Abstract
A new hybrid page layout analysis algorithm is proposed, which uses bottom-up methods to form an initial data-type hypothesis and locate the tab-stops that were used when the page was formatted. The detected tab-stops, are used to deduce the column layout of the page. The column layout is then applied in a top-down manner to impose structure and reading-order on the detected regions.

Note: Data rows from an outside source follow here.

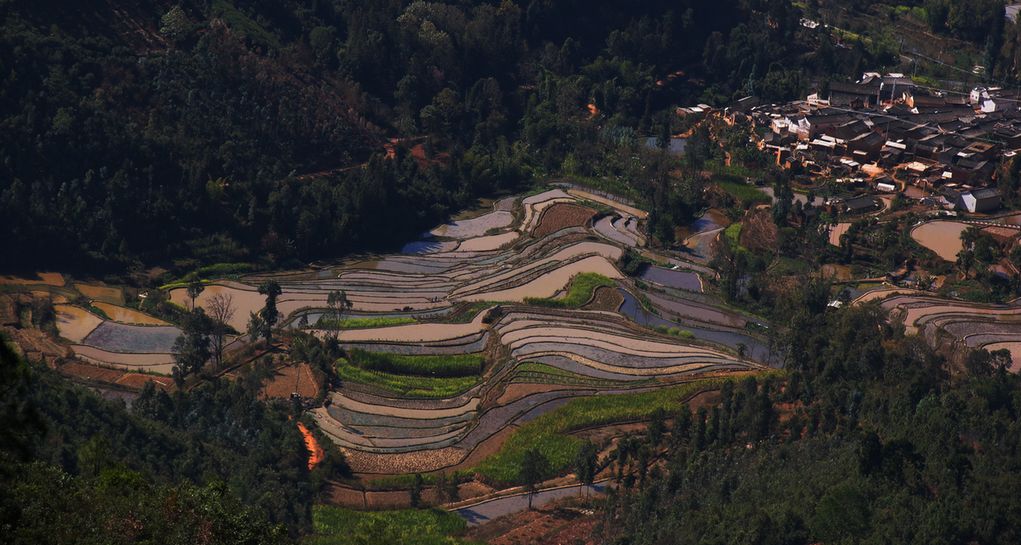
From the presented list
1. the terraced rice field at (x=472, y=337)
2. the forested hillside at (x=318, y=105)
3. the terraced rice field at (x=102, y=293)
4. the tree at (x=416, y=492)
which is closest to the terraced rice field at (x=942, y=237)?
the terraced rice field at (x=472, y=337)

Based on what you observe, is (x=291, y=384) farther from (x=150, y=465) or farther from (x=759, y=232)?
(x=759, y=232)

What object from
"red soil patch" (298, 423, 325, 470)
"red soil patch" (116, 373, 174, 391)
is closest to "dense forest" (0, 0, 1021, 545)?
"red soil patch" (298, 423, 325, 470)

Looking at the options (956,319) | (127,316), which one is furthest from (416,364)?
(956,319)

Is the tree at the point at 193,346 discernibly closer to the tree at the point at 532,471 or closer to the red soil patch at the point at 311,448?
the red soil patch at the point at 311,448

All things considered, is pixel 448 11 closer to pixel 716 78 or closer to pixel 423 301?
pixel 716 78

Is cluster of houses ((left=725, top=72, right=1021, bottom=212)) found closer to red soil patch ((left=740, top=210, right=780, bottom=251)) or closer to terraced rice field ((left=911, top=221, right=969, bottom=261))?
terraced rice field ((left=911, top=221, right=969, bottom=261))

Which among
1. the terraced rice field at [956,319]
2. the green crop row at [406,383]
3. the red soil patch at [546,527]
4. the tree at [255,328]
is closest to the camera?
the red soil patch at [546,527]

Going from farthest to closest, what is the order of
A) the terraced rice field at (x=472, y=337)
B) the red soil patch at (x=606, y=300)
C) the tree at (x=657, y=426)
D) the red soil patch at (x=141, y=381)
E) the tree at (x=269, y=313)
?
the red soil patch at (x=606, y=300) → the tree at (x=269, y=313) → the red soil patch at (x=141, y=381) → the terraced rice field at (x=472, y=337) → the tree at (x=657, y=426)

The complete C++ source code implementation is available as part of the Tesseract open source OCR engine at here .
Past Methods 1: Bottom-up
- Analyze groups of pixels or connected components to classify into text/image/graphic/blank/line
- Spread/smear/anneal groups of pixels by some neighborhood voting scheme, morphology or voronoi/graph algorithms.
- Find connected components of labels to group pixels into typed regions.
- Box-up regions into rectangles where possible.
- Morphological approach is very similar.
- Hard to include knowledge like "Columns should usually be the same size."
Past Methods 2: Top Down
- Often starts with a (possibly pre-trained) model of layout, eg 2-column journal page
- Attempts to cut the image into the required parts, either with recursive vertical/horizontal cuts, or finding rectangles of whitespace.
- Methods usually fail on non-rectangular regions.
- Methods can often only deal with pages that fit the model.